Dans cet univers en fuite, de la violence des « nazigzags » à l’impolitesse d’un monde qui meurt, M. Gustave et son jeune Lobby Boy Zéro Moustafa courent, tombent et se relèvent, dans une image qui passe vite du cinémascope au 1.85:1 puis au 4:3. De ses allusions burlesques qui l’accompagnent, le film met en scène le péril de la civilisation du monde d’hier et de ce souvenir européen. Bien que tout soit renommé et plastiquement modulé ou inventé, le poids de l’histoire du cinéma (le Burlesque, Ernst Lubitsch) et de l’Histoire tragique de l’Europe (la montée du nazisme) est palpable. Qu’il s’agisse des véritables gueules des acteurs ou des couleurs roses et oranges du décor qui s’offrent à nous, Anderson se permet l’image d’un cinéma de trucs et de couleurs, une échelle comme pellicule qui coule, des personnages en stop motion (image par image) ultra-rapide pour une course poursuite incroyable.

On y retrouve ici l’odeur des pages vieillies, comme a pu le faire Truffaut avec Henri-Pierre Roché pour Les deux anglaises et le continent, le littéraire s’invite, se déclame comme une poème, un flot ininterrompu qui, lorsqu’il flanche est repris par la beauté symétrique des plans marquant la césure des formes et du récit, (cette même dimension littéraire que nous pouvions apprécier dans La Famille Tenenbaum).
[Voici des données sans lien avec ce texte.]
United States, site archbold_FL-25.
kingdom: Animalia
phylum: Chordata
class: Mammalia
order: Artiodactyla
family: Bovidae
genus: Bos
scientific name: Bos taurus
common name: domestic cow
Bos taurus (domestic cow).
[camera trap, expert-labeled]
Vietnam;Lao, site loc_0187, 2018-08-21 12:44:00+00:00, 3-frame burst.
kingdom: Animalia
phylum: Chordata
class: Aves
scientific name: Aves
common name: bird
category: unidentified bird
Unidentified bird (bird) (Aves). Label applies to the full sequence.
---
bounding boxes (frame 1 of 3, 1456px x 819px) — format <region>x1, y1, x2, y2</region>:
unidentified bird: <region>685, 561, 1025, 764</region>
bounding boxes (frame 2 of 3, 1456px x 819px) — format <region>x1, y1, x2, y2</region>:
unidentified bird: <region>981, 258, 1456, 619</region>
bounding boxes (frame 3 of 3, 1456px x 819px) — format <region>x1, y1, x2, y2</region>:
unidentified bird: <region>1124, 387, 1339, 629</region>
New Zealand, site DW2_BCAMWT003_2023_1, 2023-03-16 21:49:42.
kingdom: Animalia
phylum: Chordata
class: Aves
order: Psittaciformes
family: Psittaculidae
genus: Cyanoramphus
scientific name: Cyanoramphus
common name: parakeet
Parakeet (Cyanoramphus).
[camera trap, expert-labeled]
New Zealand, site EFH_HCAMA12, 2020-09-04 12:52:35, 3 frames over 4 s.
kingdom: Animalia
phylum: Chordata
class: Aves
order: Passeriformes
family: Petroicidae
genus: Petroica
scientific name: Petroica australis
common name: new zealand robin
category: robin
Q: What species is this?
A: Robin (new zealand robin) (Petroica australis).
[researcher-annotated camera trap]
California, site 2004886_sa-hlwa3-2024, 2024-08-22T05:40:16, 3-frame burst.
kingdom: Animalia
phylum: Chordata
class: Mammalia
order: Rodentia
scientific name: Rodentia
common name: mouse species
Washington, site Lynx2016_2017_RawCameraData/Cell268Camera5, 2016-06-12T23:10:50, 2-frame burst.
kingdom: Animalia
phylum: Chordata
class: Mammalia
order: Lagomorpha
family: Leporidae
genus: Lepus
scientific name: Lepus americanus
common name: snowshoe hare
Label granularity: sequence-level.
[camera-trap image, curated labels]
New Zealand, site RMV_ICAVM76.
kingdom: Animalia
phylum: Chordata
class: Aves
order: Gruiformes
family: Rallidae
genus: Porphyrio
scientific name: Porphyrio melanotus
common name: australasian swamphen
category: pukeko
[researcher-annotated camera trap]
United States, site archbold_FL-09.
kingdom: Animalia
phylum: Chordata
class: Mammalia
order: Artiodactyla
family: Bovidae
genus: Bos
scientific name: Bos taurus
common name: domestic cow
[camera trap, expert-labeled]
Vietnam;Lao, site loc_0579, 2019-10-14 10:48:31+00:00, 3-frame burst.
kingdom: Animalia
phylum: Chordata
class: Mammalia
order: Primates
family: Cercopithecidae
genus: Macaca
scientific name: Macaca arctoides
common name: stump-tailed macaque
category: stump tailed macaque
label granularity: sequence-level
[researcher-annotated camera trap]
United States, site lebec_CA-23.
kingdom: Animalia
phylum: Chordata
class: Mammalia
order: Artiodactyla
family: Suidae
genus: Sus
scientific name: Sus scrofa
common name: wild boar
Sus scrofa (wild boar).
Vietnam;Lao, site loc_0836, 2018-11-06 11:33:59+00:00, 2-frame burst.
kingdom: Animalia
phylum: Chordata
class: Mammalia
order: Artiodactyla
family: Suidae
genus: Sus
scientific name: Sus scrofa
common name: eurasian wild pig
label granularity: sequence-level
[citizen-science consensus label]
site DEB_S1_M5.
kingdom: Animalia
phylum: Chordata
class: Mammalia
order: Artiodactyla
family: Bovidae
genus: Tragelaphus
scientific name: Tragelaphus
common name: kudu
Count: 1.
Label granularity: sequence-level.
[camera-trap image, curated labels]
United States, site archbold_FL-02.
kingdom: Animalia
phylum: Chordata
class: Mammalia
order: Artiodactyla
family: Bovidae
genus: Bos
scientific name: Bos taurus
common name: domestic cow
Tout prête à rire, mais rien n’est dérision. Bien que l’humour soit le maître mot, la mélancolie d’Anderson n’est pas loin, dans les silences et les retours intempestifs qui semblent involontaires des personnages dans le cadre, dans ce décalage des flash-backs et l’entrelacs des histoires. Anderson nous conte « ce qui fut », ce monde civilisé aux couleurs de pâtisseries crémeuses dans lequel le ver et le vert de gris s’installent dans le gâteau, ou les manières aristocratiques décroissent et ou l’on tue avec barbarie, mais en chaussettes. Une violence inédite mais dosée et toujours drôle qui ajoute à la tension de l’histoire, car l’horreur n’est-elle pas plus dérangeante lorsqu’elle fait sourire ?

Voilà l’exemple d’un cinéaste qui ne renonce pas aux rêveurs et aux romantiques. Même s’il sait qu’il arrive après le cinéma qui a porté les formes romantiques et utopiques au sommet, Anderson ne recule pas. Il pousse ses formes, ses acteurs, son récit, un peu plus loin dans son délire plastique, avec sa troupe d’acteurs fantaisistes (il faut évidemment souligner le casting impeccable).

S’il était un dernier message Andersonnien qu’il nous faudrait suivre après ce film, il serait « Dandyism against Facism ! » en lettres roses tissées sur du velours bleu et recouvrant une porte d’hôtel délabrée avec des marques de balles de la seconde Guerre. Ce serait le programme politique du récit, dont les formes se répondent par échos dans les montagnes de la République de Zubrowka et se referment avec délicatesse sur les pages du film.